In all likelihood, the new model is going to be something similar to what's referred to as "P4" medicine (powerfully predictive, personalized, preventative). That is a term coined by biotech luminary Leroy Hood, president and cofounder of the Institute for Systems Biology in Seattle. The idea is to bring a P4 approach into the practice of health care, incorporating the rapidly advancing technologies of molecular immunology, biotechnology, genomics, and computer science. Hood's non-profit Systems Biology institute is designed to bring together researchers from these fields and act as a incubator for P4-type biotech spinoffs.
Hood has been actively spreading the word about how this new approach will transform medicine. In fact, he was one of the plenary speakers at SC09 in Portland last November, where he talked about the way HPC fits into the systems biology paradigm. In a recent interview published in Technology Review, Hood spells out the basic outline of P4 medicine:
Individual genomes will become a standard of medical records in 10 years or so, and we will have the power to make inferences [about an individual's health] when combined with phenotypic information. Then we can begin to plan strategies for individual health care in ways we have never done before.

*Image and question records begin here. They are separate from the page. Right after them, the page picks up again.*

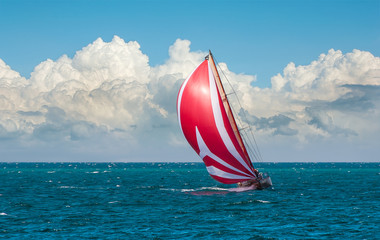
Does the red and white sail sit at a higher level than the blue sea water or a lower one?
higher

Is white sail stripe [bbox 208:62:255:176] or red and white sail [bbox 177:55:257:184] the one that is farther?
white sail stripe [bbox 208:62:255:176]

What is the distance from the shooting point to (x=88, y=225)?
32062 millimetres

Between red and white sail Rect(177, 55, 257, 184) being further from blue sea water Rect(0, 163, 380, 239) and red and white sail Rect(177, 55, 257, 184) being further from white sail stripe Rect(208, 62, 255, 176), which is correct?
blue sea water Rect(0, 163, 380, 239)

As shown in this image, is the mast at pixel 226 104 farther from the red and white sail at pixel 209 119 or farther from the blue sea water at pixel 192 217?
the blue sea water at pixel 192 217

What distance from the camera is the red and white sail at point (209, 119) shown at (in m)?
44.8

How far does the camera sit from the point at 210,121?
44969mm

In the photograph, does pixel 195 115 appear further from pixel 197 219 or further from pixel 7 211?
pixel 7 211

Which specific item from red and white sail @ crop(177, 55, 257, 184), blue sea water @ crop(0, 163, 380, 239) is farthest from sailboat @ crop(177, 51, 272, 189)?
blue sea water @ crop(0, 163, 380, 239)

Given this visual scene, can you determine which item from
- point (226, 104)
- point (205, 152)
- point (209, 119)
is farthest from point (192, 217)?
point (226, 104)

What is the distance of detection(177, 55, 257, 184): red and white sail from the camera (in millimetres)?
44781

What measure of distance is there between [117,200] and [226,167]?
1193cm

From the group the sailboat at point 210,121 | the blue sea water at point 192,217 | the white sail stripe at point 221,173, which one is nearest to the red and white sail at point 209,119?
the sailboat at point 210,121

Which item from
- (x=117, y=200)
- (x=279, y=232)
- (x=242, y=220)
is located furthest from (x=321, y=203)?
(x=117, y=200)

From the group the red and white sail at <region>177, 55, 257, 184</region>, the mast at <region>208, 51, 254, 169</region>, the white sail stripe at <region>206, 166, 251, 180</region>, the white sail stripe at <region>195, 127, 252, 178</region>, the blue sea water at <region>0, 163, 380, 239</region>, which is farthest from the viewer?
the white sail stripe at <region>206, 166, 251, 180</region>
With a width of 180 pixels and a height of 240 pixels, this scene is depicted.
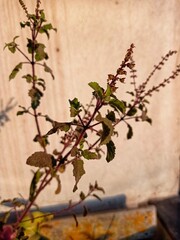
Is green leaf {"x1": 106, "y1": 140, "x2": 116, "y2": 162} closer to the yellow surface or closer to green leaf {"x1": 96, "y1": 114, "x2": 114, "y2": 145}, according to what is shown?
green leaf {"x1": 96, "y1": 114, "x2": 114, "y2": 145}

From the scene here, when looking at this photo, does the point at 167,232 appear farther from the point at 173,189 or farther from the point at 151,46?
the point at 151,46

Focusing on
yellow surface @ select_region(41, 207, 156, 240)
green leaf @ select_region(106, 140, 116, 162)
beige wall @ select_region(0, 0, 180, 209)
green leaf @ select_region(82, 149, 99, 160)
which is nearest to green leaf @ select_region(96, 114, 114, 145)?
green leaf @ select_region(106, 140, 116, 162)

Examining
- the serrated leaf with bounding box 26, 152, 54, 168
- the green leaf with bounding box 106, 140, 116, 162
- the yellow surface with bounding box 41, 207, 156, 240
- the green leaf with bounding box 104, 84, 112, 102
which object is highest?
the green leaf with bounding box 104, 84, 112, 102

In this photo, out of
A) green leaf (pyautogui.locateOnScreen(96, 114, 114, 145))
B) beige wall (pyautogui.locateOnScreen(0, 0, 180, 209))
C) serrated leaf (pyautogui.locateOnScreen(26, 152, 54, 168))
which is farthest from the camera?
beige wall (pyautogui.locateOnScreen(0, 0, 180, 209))

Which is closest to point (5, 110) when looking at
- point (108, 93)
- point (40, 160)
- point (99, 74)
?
point (99, 74)

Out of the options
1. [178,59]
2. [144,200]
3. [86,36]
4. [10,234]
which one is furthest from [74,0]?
[144,200]

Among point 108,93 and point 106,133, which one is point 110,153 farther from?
point 108,93

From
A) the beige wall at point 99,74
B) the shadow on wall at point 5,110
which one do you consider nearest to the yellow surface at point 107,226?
the beige wall at point 99,74

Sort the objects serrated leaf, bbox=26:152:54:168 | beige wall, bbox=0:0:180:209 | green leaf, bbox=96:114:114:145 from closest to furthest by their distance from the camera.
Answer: green leaf, bbox=96:114:114:145 → serrated leaf, bbox=26:152:54:168 → beige wall, bbox=0:0:180:209

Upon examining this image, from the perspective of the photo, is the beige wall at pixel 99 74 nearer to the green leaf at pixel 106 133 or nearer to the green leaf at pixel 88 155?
the green leaf at pixel 88 155

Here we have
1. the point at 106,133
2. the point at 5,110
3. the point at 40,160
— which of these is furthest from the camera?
the point at 5,110
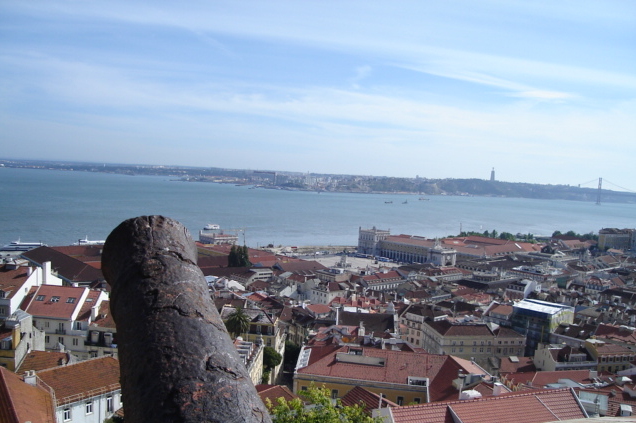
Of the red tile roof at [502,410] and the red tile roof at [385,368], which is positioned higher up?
the red tile roof at [502,410]

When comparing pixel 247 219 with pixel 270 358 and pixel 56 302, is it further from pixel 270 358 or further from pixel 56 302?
pixel 56 302

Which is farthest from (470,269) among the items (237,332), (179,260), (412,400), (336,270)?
(179,260)

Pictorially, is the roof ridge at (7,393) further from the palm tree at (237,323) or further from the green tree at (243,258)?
the green tree at (243,258)

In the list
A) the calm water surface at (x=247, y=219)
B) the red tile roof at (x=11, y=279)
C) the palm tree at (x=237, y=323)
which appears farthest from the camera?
the calm water surface at (x=247, y=219)

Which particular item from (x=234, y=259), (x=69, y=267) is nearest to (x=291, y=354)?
(x=69, y=267)

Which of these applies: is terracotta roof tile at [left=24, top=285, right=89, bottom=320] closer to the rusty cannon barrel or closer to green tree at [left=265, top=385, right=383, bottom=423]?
green tree at [left=265, top=385, right=383, bottom=423]

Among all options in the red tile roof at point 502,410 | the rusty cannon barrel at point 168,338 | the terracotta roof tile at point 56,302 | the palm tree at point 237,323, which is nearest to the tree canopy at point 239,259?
the palm tree at point 237,323

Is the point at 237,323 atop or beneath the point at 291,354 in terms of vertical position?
atop
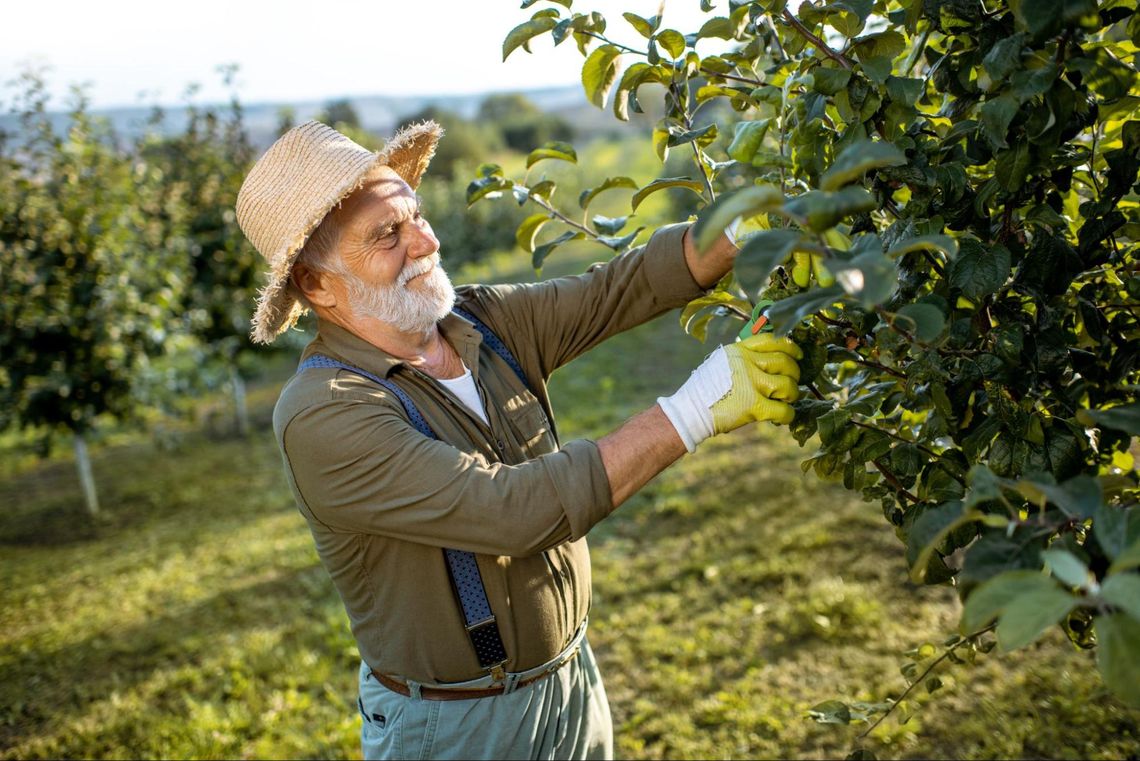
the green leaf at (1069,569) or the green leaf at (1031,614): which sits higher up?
the green leaf at (1069,569)

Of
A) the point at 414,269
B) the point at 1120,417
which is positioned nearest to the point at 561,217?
the point at 414,269

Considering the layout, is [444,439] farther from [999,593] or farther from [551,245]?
[999,593]

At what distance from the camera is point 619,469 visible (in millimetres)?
1625

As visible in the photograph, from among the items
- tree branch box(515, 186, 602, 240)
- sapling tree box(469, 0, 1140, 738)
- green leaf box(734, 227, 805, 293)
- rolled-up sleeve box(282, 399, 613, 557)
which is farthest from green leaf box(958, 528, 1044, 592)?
tree branch box(515, 186, 602, 240)

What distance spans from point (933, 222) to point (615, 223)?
0.92 m

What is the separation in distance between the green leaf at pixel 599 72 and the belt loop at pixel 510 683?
4.18ft

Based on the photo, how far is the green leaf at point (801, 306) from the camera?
96 cm

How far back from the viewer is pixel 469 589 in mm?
1903

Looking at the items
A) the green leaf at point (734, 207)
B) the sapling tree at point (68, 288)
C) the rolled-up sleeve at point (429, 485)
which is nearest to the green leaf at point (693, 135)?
the rolled-up sleeve at point (429, 485)

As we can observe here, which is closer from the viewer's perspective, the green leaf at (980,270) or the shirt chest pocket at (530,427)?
the green leaf at (980,270)

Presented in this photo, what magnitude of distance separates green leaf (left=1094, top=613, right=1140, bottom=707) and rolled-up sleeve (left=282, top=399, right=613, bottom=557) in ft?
3.10

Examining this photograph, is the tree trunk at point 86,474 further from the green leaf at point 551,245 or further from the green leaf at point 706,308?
the green leaf at point 706,308

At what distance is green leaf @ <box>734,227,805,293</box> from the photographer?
917mm

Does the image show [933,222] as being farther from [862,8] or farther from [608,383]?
[608,383]
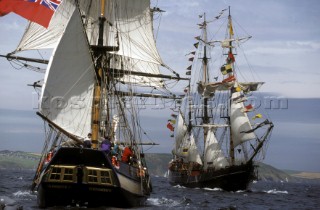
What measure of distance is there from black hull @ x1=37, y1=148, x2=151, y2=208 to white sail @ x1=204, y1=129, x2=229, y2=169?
45048 millimetres

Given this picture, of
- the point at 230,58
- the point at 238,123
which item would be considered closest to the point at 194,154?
the point at 238,123

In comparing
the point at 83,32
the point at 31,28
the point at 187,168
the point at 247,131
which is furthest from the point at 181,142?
the point at 83,32

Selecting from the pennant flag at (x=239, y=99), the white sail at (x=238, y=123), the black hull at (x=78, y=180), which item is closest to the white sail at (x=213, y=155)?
the white sail at (x=238, y=123)

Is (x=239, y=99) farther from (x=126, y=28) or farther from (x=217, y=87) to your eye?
(x=126, y=28)

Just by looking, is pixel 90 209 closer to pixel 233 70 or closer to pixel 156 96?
pixel 156 96

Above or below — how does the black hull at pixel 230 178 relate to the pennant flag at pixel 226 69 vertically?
below

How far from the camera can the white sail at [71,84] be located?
23.5 meters

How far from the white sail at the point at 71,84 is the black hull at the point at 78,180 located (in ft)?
7.75

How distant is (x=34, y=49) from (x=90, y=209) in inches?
562

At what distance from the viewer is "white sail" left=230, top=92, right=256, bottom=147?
65.2m

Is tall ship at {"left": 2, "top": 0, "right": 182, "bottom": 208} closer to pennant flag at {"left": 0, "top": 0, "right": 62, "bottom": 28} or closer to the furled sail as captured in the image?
pennant flag at {"left": 0, "top": 0, "right": 62, "bottom": 28}

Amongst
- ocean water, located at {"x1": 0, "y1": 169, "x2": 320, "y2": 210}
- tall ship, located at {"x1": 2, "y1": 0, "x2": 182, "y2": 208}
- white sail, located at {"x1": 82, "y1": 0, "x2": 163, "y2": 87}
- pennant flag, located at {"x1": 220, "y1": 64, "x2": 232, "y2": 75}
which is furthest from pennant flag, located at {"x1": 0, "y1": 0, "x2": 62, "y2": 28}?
pennant flag, located at {"x1": 220, "y1": 64, "x2": 232, "y2": 75}

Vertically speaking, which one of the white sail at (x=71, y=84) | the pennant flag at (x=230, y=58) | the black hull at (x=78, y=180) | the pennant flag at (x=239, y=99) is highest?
the pennant flag at (x=230, y=58)

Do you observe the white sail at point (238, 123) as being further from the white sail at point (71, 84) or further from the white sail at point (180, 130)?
the white sail at point (71, 84)
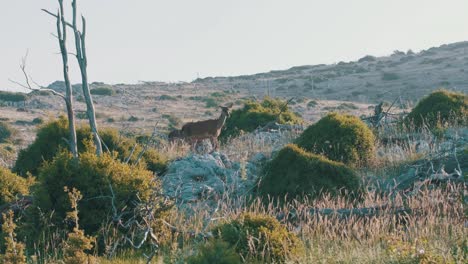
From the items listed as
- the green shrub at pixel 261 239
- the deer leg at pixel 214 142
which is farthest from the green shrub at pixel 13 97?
the green shrub at pixel 261 239

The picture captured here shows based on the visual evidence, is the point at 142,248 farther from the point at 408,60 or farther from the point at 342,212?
the point at 408,60

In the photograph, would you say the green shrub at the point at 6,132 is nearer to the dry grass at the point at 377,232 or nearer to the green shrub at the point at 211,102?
the green shrub at the point at 211,102

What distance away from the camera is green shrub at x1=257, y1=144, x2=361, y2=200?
10.4m

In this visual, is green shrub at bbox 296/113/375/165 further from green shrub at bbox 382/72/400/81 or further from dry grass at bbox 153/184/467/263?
green shrub at bbox 382/72/400/81

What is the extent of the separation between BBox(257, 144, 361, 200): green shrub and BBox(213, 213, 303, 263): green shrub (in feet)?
10.3

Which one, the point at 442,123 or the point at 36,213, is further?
the point at 442,123

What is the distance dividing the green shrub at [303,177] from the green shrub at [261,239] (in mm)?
3131

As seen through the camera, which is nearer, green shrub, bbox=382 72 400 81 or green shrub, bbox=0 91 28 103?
green shrub, bbox=0 91 28 103

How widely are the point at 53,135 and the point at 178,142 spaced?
14.5 feet

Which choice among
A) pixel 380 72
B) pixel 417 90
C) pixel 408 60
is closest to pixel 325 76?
pixel 380 72

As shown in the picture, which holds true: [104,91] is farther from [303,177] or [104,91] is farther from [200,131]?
[303,177]

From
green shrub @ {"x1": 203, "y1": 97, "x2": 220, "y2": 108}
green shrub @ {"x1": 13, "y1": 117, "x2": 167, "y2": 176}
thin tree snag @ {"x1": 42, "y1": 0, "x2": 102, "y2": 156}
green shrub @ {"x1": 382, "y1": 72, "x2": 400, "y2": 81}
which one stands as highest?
thin tree snag @ {"x1": 42, "y1": 0, "x2": 102, "y2": 156}

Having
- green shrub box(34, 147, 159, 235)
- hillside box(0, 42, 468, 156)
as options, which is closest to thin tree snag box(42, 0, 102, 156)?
green shrub box(34, 147, 159, 235)

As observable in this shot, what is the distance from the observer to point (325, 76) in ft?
189
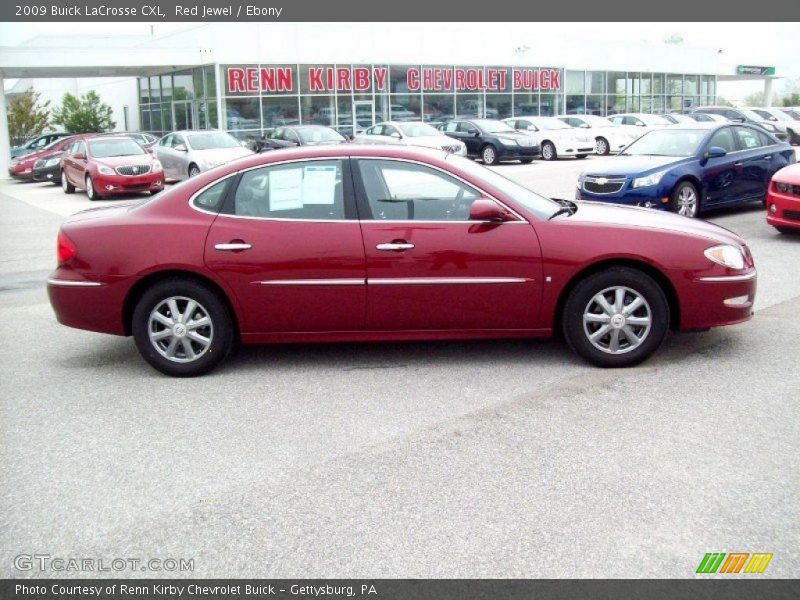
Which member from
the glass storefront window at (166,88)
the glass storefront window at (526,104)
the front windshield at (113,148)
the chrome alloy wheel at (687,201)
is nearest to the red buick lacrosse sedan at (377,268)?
the chrome alloy wheel at (687,201)

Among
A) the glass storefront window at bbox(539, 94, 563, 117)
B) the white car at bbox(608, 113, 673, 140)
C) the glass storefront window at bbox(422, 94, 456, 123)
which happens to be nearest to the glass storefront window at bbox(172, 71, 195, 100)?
the glass storefront window at bbox(422, 94, 456, 123)

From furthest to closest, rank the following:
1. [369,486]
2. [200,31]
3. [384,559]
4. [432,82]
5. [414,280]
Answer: [432,82], [200,31], [414,280], [369,486], [384,559]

The idea is to use knowledge of a person's genome to deliver targeted treatments that optimize that individual's health, ideally before disease strikes. The paradigm encompasses all the new biotech buzzwords: nanotechnology, genomics, proteomics, and metabolomics. Layered on top of all this is the computational know-how that will be used to turn the "omics" data into useful health care. Says Hood:
Medicine is going to become an information science. The whole health-care system requires a level of IT that goes beyond mere digitization of medical records, which is what most people are talking about now. In 10 years or so, we may have billions of data points on each individual, and the real challenge will be to develop information technology that can reduce that to real hypotheses about that individual.
Hood worries that we'll be hard-pressed to come up with enough computational horsepower and storage capacity to deal with the genomic data for billions of people. I would be less concerned on that front. High performance computing and storage seems to be moving along at least as quickly as genome capturing technologies like DNA sequencing.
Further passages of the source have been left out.